Ну-ну. Не стану их разубеждать. Я не офтальмолог, и прозрение слепцов не по моей части. Существуют и вполне уважаемые люди, убежденные, например, что главное в «Первых людях на Луне» — кейворит и его свойства. Их я тоже не разубеждаю, хотя не понимаю, как можно проглядеть такой сильнейший и изумительно смешной эпизод, когда Великому Лунарию льют на колоссальный череп охлаждающую жидкость, дабы мозг его не перегрелся от натужных попыток постичь все несуразности общественного устройства землян. Не ново? Сходными приемами пользовался еще Свифт? И да, и нет. Но можно считать, что вся современная социальная фантастика началась именно с Уэллса.
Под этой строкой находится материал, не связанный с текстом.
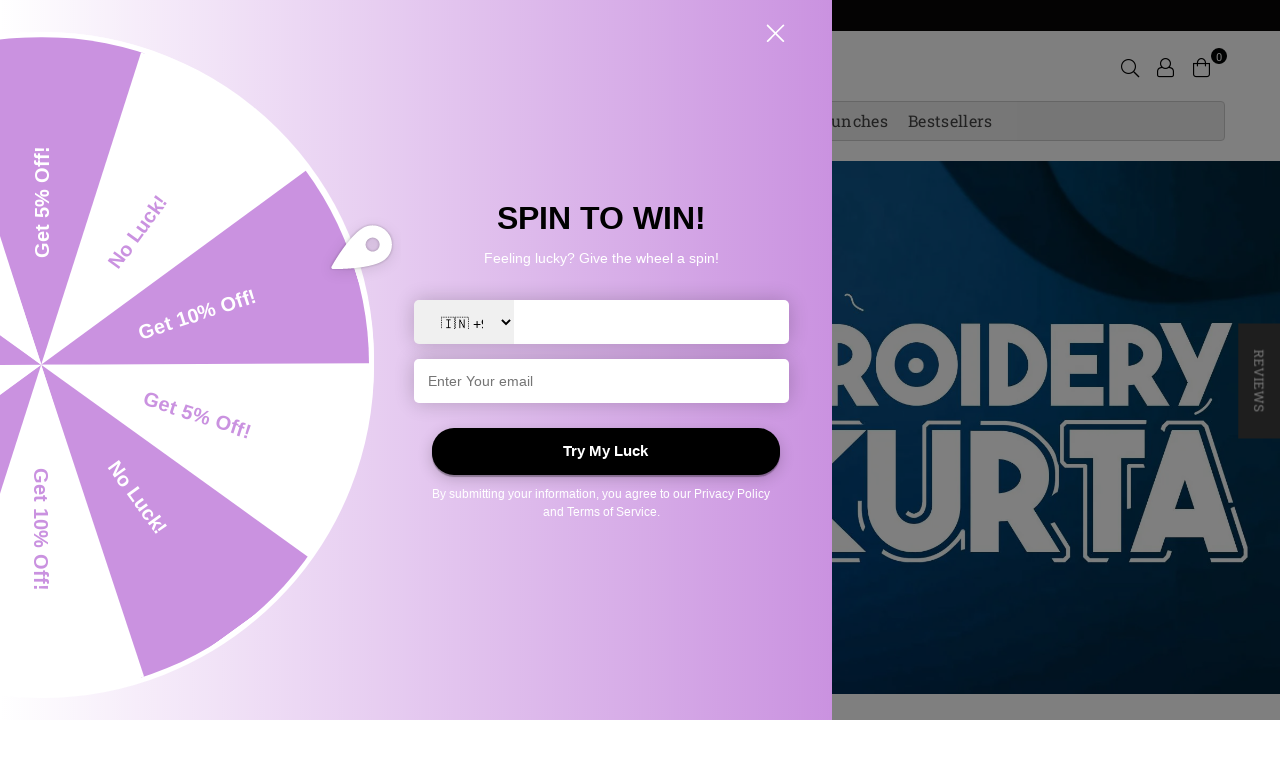

--- FILE ---
content_type: text/css
request_url: https://zola.in/cdn/shop/t/84/assets/blogs-menu.css?v=85194039996126960041727181918
body_size: -654
content:
.blogs-menu ul {display: flex;background: #eee;border: 1px solid #ccc;justify-content: center;border-radius: 4px;overflow: hidden;margin-bottom: 20px;}
.blogs-menu ul a {display: block;padding: 8px 10px;}

@media only screen and (max-width:786px){
  .blogs-menu ul {overflow-x: scroll;white-space: nowrap;justify-content: flex-start;}
  .blogs-menu ul::-webkit-scrollbar {height:5px;}
  .blogs-menu ul::-webkit-scrollbar-track {background: #ccc; }
  .blogs-menu ul li:first-child a {padding-left:15px;}
  .blogs-menu ul li:last-child a {padding-right:15px;}
}

--- FILE ---
content_type: text/css
request_url: https://zola.in/cdn/shop/t/84/assets/social-sharing.css?v=146647413504546285051727181918
body_size: -782
content:
.social-sharing {border-top: 1px solid #f2f2f2;border-bottom: 1px solid #f2f2f2;margin-top: 15px;}
.social-sharing .share-facebook {color:#316FF6;}
.social-sharing .share-linkedin {color:#0077b5;}
.social-sharing .share-instagram {color:#cd486b;}

--- FILE ---
content_type: text/javascript
request_url: https://cdn.shopify.com/extensions/019b6e52-b0de-7f6f-8151-2fa3c538dc29/flits-78/assets/8656.5d21bff6.storeFrontContainer.4.6.7.chunk.js
body_size: -45
content:
"use strict";(self.webpackChunkapp_container=self.webpackChunkapp_container||[]).push([[8656],{8656:(e,t,i)=>{i.a(e,(async(e,n)=>{try{i.r(t),i.d(t,{NotificationJWT:()=>u});const e=await i.e(5275).then(i.bind(i,5275)).then((e=>e.setNotificationJWTToken)),{React:o,useCallback:s,useEffect:l}=await i.e(4914).then(i.t.bind(i,4914,23)).then((e=>({React:e.default,useCallback:e.useCallback,useEffect:e.useEffect}))),{useDispatch:c,useSelector:a}=await i.e(8330).then(i.t.bind(i,8330,23)).then((e=>({useSelector:e.useSelector,useDispatch:e.useDispatch}))),{API:d}=await i.e(118).then(i.bind(i,118)).then((e=>e)),u=()=>{const t=a((e=>e.storeFrontContainer.notificationJWTToken)),i=c(),n=s((async()=>{var t,n,o,s,l,c,a;let u=null===(t=window)||void 0===t||null===(t=t.flitsThemeAppExtensionObjects)||void 0===t?void 0:t.shop_id;const p=null===(n=window)||void 0===n||null===(n=n.flitsThemeAppExtensionObjects)||void 0===n?void 0:n.proxy_name,v={FlitsDev1:"dev1_app_",FlitsDev2:"dev2_app_",FlitsDev3:"dev3_app_",FlitsDev4:"dev4_app_",FlitsTesting:"testing_app_",flits:"shopify_app_"},h={action:"create_notification_token",merchant_id:"".concat(v[p]).concat(u)},r={action:"create_notification_token",merchant_id:"".concat(v[p]).concat(u),customer_id:null===(o=window)||void 0===o||null===(o=o.flitsThemeAppExtensionObjects)||void 0===o||null===(o=o.customer)||void 0===o?void 0:o.customer_id,token:null===(s=window)||void 0===s||null===(s=s.flitsThemeAppExtensionObjects)||void 0===s?void 0:s.shop_token,customer_hash:null===(l=window)||void 0===l||null===(l=l.flitsThemeAppExtensionObjects)||void 0===l||null===(l=l.customer)||void 0===l?void 0:l.customer_hash},_=""!==(null===(c=window)||void 0===c||null===(c=c.flitsThemeAppExtensionObjects)||void 0===c||null===(c=c.customer)||void 0===c?void 0:c.customer_id)&&"-1"!==(null===(a=window)||void 0===a||null===(a=a.flitsThemeAppExtensionObjects)||void 0===a||null===(a=a.customer)||void 0===a?void 0:a.customer_id),f=await d.notification.getJwttoken(_?r:h);i(e(f))}),[i]);return l((()=>{t||n()}),[t,n]),o.createElement(o.Fragment,null)};n()}catch(e){n(e)}}),1)}}]);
Рецепт ее в самом вульгарном изложении таков: взять какой-либо социум (лучше ограниченной численности, с ним проще работать, но можно взять и все человечество), столкнуть его с чем-нибудь неожиданным или даже потенциально гибельным, встряхнуть хорошенько, отследить последствия сего варварского эксперимента и ненавязчиво подтолкнуть читателя к тем или иным выводам. Просто и действенно! И все же не покидает меня ощущение, что Уэллсу было тесновато в этих рамках. И здесь на первый план выходит вопрос, который редко занимает читателей, но неизбежно приходит на ум людям творческим, — давний вопрос о соотношении желания писателя создать что-нибудь нетривиальное и потребностями читающей публики.